>>>

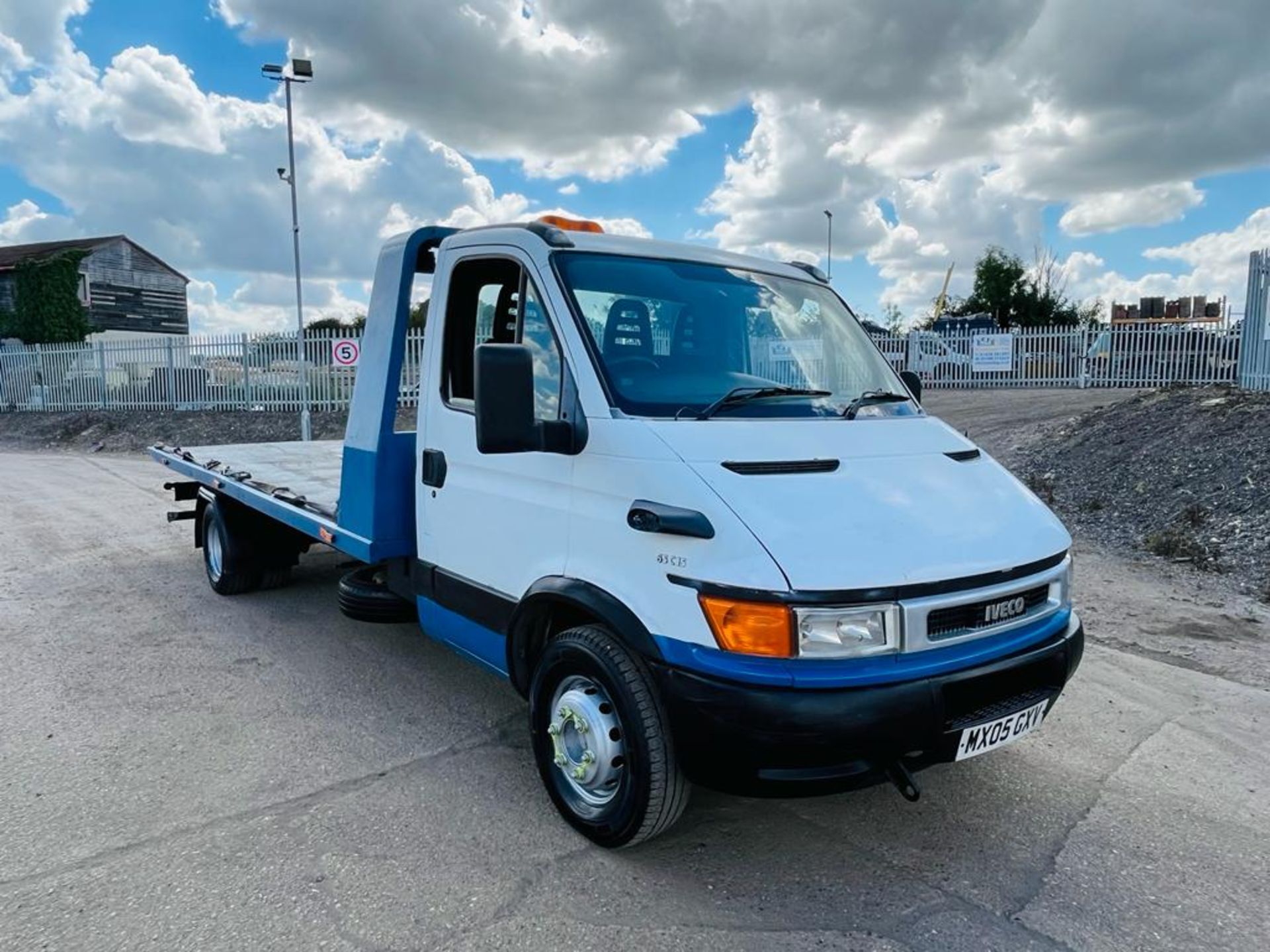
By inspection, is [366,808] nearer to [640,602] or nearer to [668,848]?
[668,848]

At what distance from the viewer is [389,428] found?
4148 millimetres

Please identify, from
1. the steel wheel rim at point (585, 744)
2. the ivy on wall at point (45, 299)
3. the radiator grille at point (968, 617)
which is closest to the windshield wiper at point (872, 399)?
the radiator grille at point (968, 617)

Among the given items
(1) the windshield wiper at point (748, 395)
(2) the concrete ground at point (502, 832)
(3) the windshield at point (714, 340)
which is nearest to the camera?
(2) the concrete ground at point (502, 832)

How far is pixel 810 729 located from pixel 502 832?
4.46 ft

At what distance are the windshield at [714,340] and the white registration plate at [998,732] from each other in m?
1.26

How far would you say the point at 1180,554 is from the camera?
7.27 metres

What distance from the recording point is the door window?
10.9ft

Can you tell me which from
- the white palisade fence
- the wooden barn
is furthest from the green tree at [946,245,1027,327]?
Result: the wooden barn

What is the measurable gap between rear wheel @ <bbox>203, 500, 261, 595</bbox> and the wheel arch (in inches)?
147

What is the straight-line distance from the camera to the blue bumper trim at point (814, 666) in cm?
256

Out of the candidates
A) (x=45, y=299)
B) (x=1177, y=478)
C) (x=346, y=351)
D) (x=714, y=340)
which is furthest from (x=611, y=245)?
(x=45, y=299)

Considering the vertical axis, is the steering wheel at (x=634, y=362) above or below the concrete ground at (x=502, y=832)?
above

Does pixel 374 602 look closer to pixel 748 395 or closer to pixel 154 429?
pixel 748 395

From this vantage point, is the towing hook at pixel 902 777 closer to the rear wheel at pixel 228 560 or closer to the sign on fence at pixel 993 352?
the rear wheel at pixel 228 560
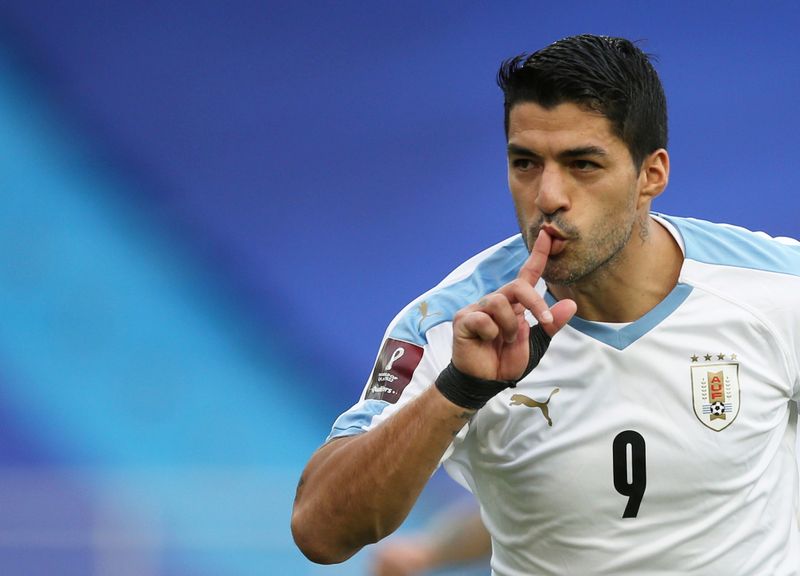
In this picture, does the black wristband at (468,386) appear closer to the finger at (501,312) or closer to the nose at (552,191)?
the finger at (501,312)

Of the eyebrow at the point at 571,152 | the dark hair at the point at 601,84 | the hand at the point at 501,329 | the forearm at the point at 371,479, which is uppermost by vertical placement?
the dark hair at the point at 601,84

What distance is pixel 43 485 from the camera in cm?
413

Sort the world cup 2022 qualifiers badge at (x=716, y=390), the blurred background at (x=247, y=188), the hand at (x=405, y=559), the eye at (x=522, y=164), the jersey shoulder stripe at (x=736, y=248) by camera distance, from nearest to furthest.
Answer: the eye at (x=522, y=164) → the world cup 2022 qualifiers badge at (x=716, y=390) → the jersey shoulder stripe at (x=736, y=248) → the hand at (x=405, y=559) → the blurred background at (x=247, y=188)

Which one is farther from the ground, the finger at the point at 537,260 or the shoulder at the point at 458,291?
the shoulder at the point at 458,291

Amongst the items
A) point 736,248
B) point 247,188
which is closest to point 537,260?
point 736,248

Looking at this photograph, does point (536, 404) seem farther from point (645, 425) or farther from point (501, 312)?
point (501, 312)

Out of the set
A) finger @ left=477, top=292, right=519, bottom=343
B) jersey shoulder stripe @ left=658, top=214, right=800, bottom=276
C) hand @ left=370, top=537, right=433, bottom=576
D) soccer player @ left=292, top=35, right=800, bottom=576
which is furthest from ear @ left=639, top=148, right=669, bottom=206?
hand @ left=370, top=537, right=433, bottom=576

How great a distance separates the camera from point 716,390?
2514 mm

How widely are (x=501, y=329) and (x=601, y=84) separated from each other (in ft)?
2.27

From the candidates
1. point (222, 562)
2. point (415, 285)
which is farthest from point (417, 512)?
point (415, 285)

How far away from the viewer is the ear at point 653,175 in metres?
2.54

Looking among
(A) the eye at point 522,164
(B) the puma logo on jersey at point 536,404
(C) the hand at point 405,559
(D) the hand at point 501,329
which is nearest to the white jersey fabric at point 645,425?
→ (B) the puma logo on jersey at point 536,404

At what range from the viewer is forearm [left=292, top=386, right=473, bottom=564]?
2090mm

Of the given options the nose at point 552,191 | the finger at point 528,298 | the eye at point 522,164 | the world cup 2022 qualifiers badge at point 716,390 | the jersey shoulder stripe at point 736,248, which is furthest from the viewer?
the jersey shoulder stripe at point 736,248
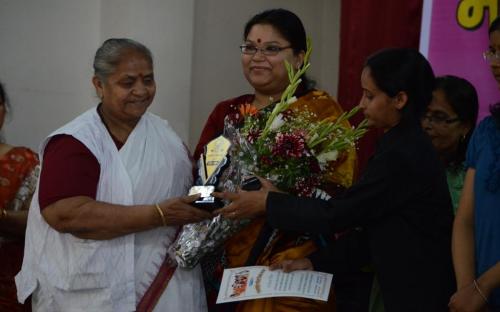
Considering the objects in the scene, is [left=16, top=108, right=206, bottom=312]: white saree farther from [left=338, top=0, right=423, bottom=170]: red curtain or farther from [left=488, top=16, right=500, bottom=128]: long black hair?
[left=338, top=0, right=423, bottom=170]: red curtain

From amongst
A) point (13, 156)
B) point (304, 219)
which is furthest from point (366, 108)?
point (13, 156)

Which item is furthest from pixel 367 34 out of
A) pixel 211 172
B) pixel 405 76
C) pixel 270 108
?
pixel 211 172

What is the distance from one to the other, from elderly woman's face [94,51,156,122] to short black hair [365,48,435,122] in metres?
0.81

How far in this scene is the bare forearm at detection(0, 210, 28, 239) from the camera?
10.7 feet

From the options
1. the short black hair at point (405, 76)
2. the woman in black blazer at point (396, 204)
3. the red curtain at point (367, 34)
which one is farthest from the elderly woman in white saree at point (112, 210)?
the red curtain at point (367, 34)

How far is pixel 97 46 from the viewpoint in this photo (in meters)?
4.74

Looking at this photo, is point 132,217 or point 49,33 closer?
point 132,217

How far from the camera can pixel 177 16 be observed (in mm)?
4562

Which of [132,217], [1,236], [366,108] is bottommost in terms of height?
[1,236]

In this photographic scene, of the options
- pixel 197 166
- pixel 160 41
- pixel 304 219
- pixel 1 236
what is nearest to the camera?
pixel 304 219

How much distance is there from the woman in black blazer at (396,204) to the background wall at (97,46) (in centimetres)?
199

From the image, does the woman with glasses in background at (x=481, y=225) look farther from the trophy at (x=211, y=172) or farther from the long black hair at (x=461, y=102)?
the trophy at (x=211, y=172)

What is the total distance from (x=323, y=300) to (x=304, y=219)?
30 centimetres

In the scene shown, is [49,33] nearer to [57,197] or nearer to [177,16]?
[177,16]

<<<

Please find every line in the listing above that contains the word "nearer", matching case, and copy each of those lines.

* [Answer to the problem]:
By inspection, is [366,808] nearer to [640,602] or nearer to [668,848]?
In the scene shown, is [49,33] nearer to [57,197] or nearer to [177,16]?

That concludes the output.